• **TASK REQUIREMENTS**: From the decision forest tutorial below, print the passage between "Preliminaries" and "Palmer's Penguins dataset.", inclusive.

• **SOURCE PASSAGE**:
####

In this unit, you'll use the TF-DF (TensorFlow Decision Forest) library train, tune, and interpret a decision tree.
Preliminaries
Before studying the dataset, do the following:
- Create a new Colab notebook.
- Install the TensorFlow Decision Forests library by placing the
following line of code in your new Colab notebook:
!pip install tensorflow_decision_forests
- Import the following libraries:
import numpy as np import pandas as pd import tensorflow_decision_forests as tfdf
The Palmer Penguins dataset
This Colab uses the Palmer Penguins dataset, which contains size measurements for three penguin species:
- Chinstrap
- Gentoo
- Adelie
This is a classification problem—the goal is to predict the species of penguin based on data in the Palmer's Penguins dataset.

####

• **RECORDS PROVIDED**:
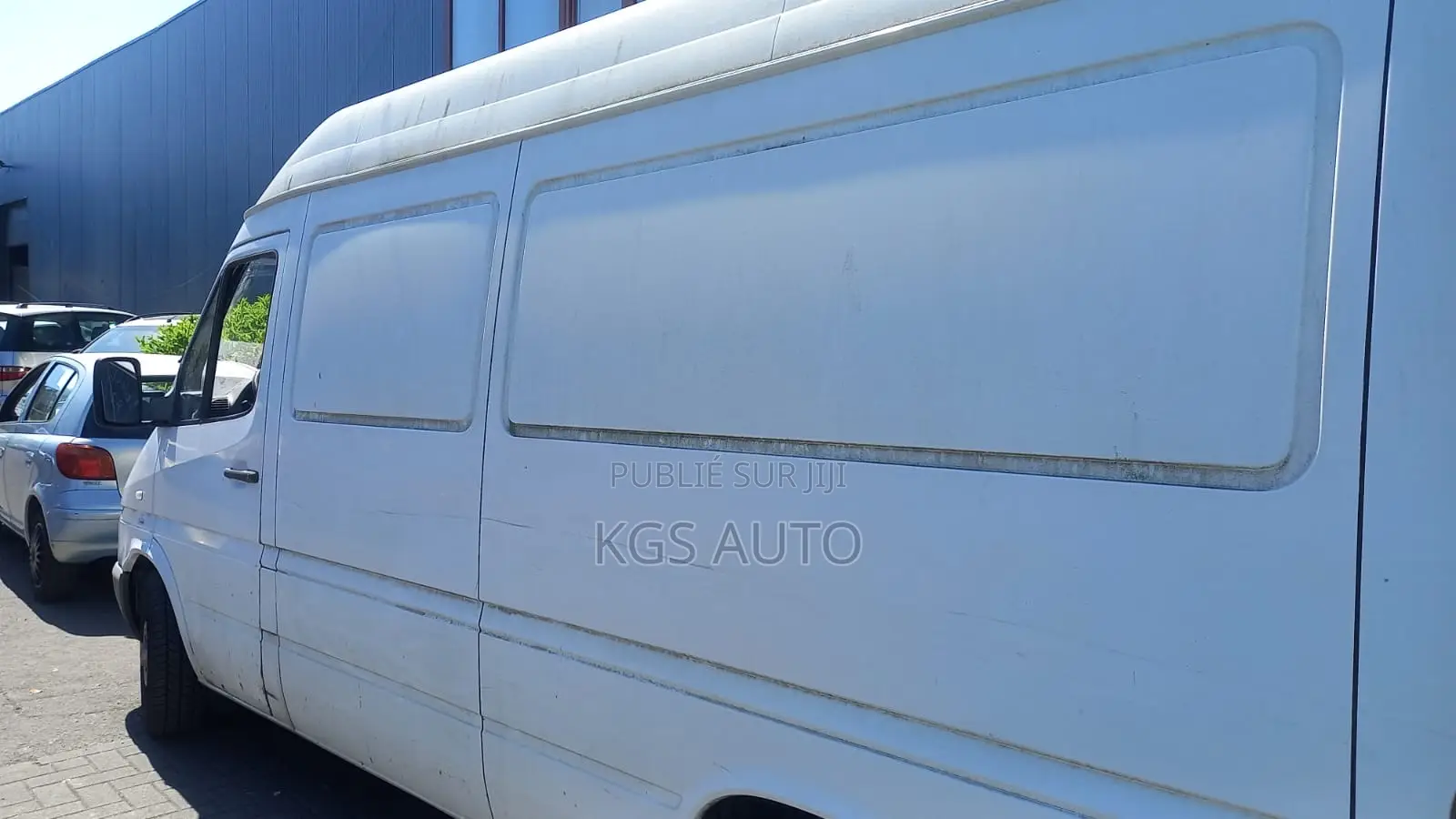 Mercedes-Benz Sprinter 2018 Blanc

####

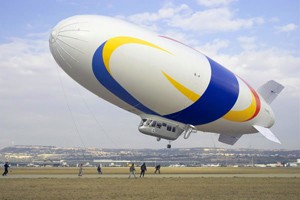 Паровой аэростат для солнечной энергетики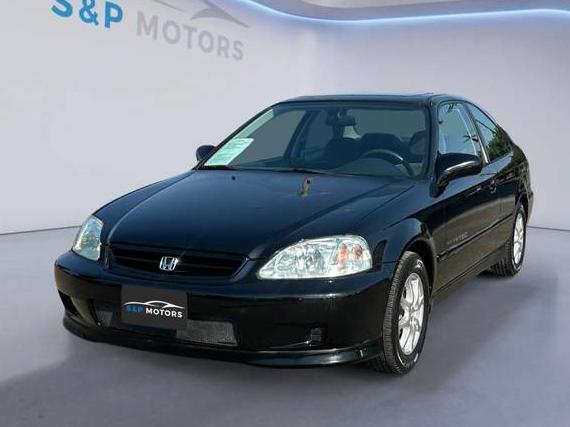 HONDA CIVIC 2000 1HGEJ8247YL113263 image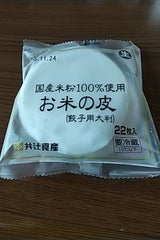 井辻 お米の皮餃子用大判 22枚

####

• **YOUR RESPONSE**:
Preliminaries
Before studying the dataset, do the following:
- Create a new Colab notebook.
- Install the TensorFlow Decision Forests library by placing the
following line of code in your new Colab notebook:
!pip install tensorflow_decision_forests
- Import the following libraries:
import numpy as np import pandas as pd import tensorflow_decision_forests as tfdf
The Palmer Penguins dataset
This Colab uses the Palmer Penguins dataset, which contains size measurements for three penguin species:
- Chinstrap
- Gentoo
- Adelie
This is a classification problem—the goal is to predict the species of penguin based on data in the Palmer's Penguins dataset.